Minnesota state representative Chris Swedzinski (R-Ghent), welder and farmer, is a Ridgewater College and Minnesota State University at Mankato grad who has served as congressional district aide and USDA community development specialist based in Waite Park.
Swedzinski was first elected to the House from the Marshall, Minnesota, area in 2010, filling the seat vacated by Marty Seifert when the former minority decided to make his first swipe at the governor's office.
If Anti-bullying law a reality — to the chagrin of Republicans, an article in the Marshall Independent is to be believed, somewhere along the line the father of four also became an expert on urban family dynamics.
Swedzinski told Independent editor Pet Peterson:
. . . I think there's a general disengagement with parents in the lives of their children, maybe not in southwest Minnesota, but there are issues in the urban and metro areas, and I think that's where they were trying to go after with these policies. Unfortunately, they're sweeping us all up with it at the same time."
Urban and metro parents are somehow exhibiting a "general disengagement" with their children?
This statement seems to fall in line with statements by a couple of rural Republicans who claimed that bullying wasn't a rural issue. Unfortunately, Swedzinski has a short memory.

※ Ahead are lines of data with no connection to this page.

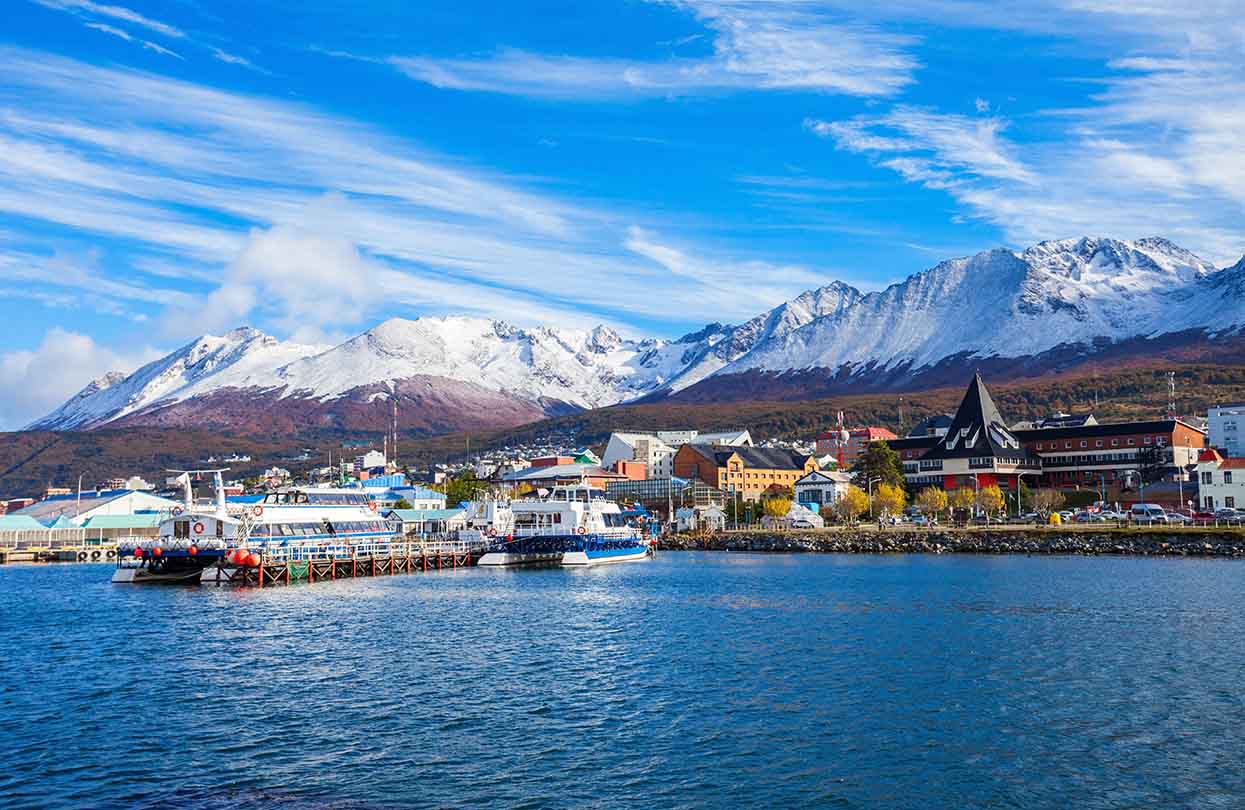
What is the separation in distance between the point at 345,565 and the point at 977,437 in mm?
82461

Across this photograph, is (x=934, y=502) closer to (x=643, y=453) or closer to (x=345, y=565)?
(x=345, y=565)

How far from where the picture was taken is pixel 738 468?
496 feet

In 2011, the Huffington Post contributor Lisa Flam reported in Moms of Minnesota Girls: No Warning Signs Before Suicides:
The mothers of two Minnesota eighth-graders who hanged themselves during a sleepover said today that there were no warning signs and that they had tried to help their daughters cope with bullying the best they could.
Best friends Haylee Fentress and Paige Moravetz of rural Lynd, Minn., had an apparent suicide pact and were found dead April 16 at Haylee's house. The girls, both 14, were being treated for depression, and Haylee was on medication, but their mothers said there were no indications they were going to take their lives. . .

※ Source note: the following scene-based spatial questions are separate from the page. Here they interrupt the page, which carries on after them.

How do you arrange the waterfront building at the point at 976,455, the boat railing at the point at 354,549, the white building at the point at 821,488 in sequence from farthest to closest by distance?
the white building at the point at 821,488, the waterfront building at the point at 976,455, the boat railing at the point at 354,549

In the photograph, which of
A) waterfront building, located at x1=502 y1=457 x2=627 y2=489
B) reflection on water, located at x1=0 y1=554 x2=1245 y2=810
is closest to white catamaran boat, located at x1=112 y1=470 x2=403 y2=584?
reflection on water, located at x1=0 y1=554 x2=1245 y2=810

The girls had talked about being bullied, and both mothers said it came through Facebook and texting."Kids are so mean and cruel to each other," Fentress said. "The things that they say to each other, it's horrible."
Haylee had complained to relatives that students had made fun of her weight and red hair, NBC reported. And she had posted on Facebook that kids were mean to her. . . .
Both girls attended school in Marshall.
Bluestem believes the girls' parents loved them very much--just as "urban and metro" parents love their kids.There's no evidence the bereaved mothers in his own community were "disengaged" from their children's lives. Perhaps Swedzinski should just be less judgmental about parents in other communities, given that bullying occurs in his own community. Shame on him for blaming parents.